恐怖をあおる報道と追い込み漁が似ている
私が小さいころ住んでいたのは、いわゆる田舎。
夏になると近所の小川によく遊びに行っていた。
父親が大きめの網を作ってくれて、それを使ってよく川魚を取っていた。
川魚が沢山潜んでいたのは、小川と用水路の間をつなぐ人が一人通れるかどうかというサイズの穴。
魚を取る方法としては、事前にの出口あたりに網を仕掛けておいて、穴の中を入口から出口に向けて走っていく、いわゆる追い込み漁。
小さな用水路の穴であっても自分は当時小学生低学年で身体が小さかったこともあり、水の中を腰までつかりながらバシャバシャと水を泡立てながら進んでいくことで魚を追い込むことをしていた。
頭上にある多くの蜘蛛の巣に絡まりながらも、用水路の穴を全力で出口に向かっていくのは楽しかった。
穴の出口に出たときに網を引き揚げると、色々な種類の魚がどっさり。
取れる魚としては、メダカ・タナゴ・フナ・コイ・オイカワ・どじょう、そしてごくたまにナマズ。
毎回その魚をバケツの中に入れて家の水槽の中に入れてペットとして飼っていた。
1回目はかなり多くの数が取れるものの、回を重ねるごとに徐々に取れる数は減っていく。
そして次の日に同じことをすると、前日の最後の時よりは少し増えるものの、あまり多くは取れていない。
魚の方も学習して、だんだん少なくなっているのかなとなんとなく思っていた。
そして1週間ほど間隔をあけてまたやってみると、また沢山の川魚たち。
水槽の中のペットたちがさらに増えていく。
毎年夏になるとなんとなく思い出す、川魚の追い込み漁。
日常のニュースでは恐怖をあおる報道が多い。
扱う内容が基本的にネガティブなものが多い。
テレビやネットなどを問わず、特に最近はその傾向が強い気がする。
報道は実際には世界の一部しか見えてみないものを、まるでそれがすべてであるかのように扱うことがあたりまえ。
電車の中で刃物をふりまわしている人がいる。
高速道路で煽ってくる人がいる。
道で多重事故が発生している。
実質の給料がどんどん下がっていく。
回転寿司で問題行為が連続している。
食糧危機で食料価格がどんどん上がっていって、手に入らなくなるかもしれない。
国の借金が○○を突破して、財政破綻しそう。
少年の凶悪犯罪率が上がってきている。
どこかの国からミサイルが飛んできて、頭上に落ちるかもしれない。
伝染病が流行っていて、多くの人が亡くなっている。
石油はあと40年で無くなる。
環境ホルモンやダイオキシンが大変だ。
地球温暖化で北極の氷が解けて、低地は水没していく。
SDGsを進めていかないと、地球が大変なことになってしまう。
過去から現代まで、ありとあらゆる手段で恐怖がすりこまれてきた。
恐怖に追い込まれると、人間のIQはどこまでも下がっていく。
そしていざ一つの解決策のようなものが少しでも見えると、そちらに全力で走っていく。
人によってはよくわからず多くの人がそちらに向かうので、なんとなくついていってみる。
そこに仕掛けられるのが、ご立派な落とし穴。
その穴の中に落ちる人もいれば、なんとなく気が付いてぎりぎり回避する人もいる。
落とし穴に落ちていることにすら気が付いていない人もいる。
そして、そもそも回避不能な落とし穴もある。
まさに四方八方から漁のごとく恐怖でとことん追い込んで追い込まれて、その結果の集大成が今の世の中。

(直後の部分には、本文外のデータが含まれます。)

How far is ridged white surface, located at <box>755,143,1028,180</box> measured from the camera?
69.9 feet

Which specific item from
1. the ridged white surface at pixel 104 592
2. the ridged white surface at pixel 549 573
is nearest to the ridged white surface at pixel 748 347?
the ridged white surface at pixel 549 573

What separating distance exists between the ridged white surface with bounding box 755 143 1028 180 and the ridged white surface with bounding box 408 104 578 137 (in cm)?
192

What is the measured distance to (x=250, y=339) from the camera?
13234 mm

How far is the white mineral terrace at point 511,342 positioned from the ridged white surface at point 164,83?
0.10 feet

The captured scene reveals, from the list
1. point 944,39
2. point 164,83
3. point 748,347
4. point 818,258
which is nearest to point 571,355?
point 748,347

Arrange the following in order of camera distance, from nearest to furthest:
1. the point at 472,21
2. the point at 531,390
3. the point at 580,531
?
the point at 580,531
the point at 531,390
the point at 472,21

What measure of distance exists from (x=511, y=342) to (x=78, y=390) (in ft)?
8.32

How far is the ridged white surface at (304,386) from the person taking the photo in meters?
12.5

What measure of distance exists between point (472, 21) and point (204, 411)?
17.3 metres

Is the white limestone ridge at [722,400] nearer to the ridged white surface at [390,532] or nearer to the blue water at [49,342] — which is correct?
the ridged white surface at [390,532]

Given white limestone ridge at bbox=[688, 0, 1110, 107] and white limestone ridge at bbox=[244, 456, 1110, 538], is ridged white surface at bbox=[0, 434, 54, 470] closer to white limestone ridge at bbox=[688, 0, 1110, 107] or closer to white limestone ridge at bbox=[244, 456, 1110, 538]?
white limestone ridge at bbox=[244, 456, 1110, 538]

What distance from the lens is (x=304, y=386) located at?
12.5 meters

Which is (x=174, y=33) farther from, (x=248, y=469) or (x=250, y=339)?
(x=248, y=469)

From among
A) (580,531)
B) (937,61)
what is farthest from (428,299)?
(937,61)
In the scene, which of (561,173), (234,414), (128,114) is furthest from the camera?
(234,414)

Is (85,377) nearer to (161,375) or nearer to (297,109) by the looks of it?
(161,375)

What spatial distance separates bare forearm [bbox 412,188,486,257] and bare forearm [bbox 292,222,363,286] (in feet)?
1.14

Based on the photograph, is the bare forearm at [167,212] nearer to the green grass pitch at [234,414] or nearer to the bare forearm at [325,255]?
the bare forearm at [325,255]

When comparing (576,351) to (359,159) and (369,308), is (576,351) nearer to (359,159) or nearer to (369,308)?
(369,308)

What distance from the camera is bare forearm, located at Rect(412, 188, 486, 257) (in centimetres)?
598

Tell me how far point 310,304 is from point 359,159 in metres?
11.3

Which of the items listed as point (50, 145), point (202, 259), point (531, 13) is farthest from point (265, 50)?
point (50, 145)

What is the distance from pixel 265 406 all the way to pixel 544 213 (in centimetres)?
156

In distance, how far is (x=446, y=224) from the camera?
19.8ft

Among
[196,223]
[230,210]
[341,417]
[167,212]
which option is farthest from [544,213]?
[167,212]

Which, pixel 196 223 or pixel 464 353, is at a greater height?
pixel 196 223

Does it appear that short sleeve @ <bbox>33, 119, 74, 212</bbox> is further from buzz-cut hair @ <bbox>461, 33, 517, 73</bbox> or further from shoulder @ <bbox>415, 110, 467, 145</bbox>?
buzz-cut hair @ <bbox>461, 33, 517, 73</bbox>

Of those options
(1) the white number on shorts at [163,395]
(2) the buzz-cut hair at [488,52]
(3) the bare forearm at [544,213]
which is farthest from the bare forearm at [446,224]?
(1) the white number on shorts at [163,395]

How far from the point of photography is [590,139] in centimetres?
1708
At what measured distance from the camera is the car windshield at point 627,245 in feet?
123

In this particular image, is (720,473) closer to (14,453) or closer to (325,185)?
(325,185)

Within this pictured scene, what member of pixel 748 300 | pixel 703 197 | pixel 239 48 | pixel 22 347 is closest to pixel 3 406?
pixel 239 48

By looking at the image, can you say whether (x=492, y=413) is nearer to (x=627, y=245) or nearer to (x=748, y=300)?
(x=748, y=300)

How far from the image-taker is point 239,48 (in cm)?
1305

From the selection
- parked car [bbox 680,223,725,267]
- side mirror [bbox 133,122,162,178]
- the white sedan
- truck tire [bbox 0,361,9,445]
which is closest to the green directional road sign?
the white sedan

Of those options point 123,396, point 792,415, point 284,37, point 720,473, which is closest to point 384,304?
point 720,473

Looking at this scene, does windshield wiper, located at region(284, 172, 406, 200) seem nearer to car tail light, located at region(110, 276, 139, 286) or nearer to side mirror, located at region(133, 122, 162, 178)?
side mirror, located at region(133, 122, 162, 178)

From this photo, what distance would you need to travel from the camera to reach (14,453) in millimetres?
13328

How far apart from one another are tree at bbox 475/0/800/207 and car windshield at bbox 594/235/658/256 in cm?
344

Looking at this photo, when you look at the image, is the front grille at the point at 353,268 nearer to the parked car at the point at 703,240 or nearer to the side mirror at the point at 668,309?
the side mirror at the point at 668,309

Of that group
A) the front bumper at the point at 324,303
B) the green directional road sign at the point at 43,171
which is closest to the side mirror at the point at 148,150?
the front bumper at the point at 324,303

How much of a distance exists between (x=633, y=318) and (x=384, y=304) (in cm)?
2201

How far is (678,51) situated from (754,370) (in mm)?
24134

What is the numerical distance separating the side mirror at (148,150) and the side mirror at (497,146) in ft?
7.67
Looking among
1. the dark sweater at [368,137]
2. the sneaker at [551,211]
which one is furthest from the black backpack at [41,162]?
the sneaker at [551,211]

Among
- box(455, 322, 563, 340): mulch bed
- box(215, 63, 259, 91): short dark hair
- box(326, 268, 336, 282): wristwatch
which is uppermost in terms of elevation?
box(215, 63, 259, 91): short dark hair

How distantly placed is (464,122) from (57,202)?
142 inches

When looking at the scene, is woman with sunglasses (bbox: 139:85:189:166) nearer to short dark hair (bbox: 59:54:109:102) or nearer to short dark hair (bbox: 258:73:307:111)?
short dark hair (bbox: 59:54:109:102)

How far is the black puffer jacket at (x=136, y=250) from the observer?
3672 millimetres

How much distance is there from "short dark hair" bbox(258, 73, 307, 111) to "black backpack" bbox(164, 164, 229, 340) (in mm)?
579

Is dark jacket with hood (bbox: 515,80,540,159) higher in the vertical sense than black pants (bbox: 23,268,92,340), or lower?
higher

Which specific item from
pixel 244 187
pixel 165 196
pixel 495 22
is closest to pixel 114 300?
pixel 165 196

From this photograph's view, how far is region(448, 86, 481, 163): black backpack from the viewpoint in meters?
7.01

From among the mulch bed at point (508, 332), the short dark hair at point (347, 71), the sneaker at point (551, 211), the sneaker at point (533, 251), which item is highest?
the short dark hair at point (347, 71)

多くの幻想恐怖によって追い立てられて、どこまでも何回も落とし穴に落ち続ける。
漁と同じく毎日繰り返すとさすがに慣れてしまうので、大きなイベントは時々にしているほうが効果的ということも、わかる人は知っている。
あのときの川魚は、いまの私たち。
ばしゃばしゃと追い込む過去の自分は、メディアの恐怖報道の数々。
網は、落とし穴。
気が付く人は気が付いているし、気が付かない人はずっとそのまま。
そして、自分自身は気が付いて無事に回避できたように思えていても、実はより大きな落とし穴に気が付いていないことも十分にある。
落とし穴を回避した先にある網をかいくぐっても、さらに罠は続く。
今の世の中で、ほぼ全てを華麗に回避できている人は果たしているのだろうか。
そして自分自身は認識できていない罠に、いくつはまっているのだろうか。
そして、罠にはまった事すらも貴重な体験として楽しめる自分でいられるのだろうか。
ありがとうございました。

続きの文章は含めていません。